* GOAL OF THE EXERCISE *
Go through the data below and return each line where the string "text" occurs.

Stored data entries:
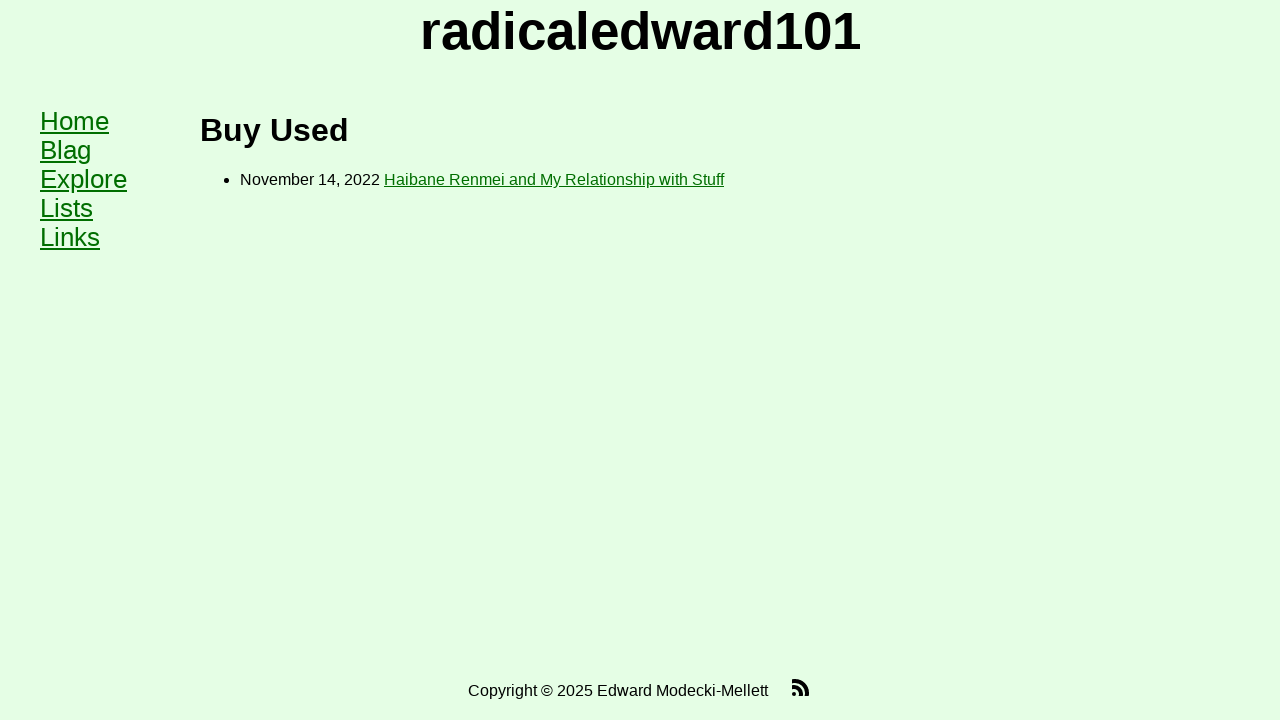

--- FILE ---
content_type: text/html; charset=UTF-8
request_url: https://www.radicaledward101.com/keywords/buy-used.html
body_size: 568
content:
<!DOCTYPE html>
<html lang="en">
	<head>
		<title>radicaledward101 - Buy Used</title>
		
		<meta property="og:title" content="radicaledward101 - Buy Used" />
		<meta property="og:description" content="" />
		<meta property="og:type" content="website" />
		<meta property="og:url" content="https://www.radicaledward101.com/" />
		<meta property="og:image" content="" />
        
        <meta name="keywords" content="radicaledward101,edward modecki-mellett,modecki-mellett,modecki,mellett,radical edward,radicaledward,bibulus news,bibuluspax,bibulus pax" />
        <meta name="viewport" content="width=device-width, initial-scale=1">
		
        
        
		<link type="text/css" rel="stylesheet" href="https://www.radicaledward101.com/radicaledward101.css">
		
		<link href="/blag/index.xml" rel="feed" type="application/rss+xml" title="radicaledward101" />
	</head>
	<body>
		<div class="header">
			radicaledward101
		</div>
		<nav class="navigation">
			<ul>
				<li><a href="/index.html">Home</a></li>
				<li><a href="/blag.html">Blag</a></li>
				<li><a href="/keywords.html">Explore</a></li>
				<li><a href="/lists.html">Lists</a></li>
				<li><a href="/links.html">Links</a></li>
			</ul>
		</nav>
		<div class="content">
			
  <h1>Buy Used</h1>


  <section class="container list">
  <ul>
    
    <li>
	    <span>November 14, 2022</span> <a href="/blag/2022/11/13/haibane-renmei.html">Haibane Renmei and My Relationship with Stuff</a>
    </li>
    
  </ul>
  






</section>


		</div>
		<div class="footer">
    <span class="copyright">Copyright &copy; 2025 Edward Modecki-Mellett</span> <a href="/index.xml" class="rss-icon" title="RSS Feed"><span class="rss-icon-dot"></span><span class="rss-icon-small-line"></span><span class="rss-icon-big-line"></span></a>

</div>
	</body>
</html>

* EXPECTED ANSWER *
content_type: text/html; charset=UTF-8
		<link type="text/css" rel="stylesheet" href="https://www.radicaledward101.com/radicaledward101.css">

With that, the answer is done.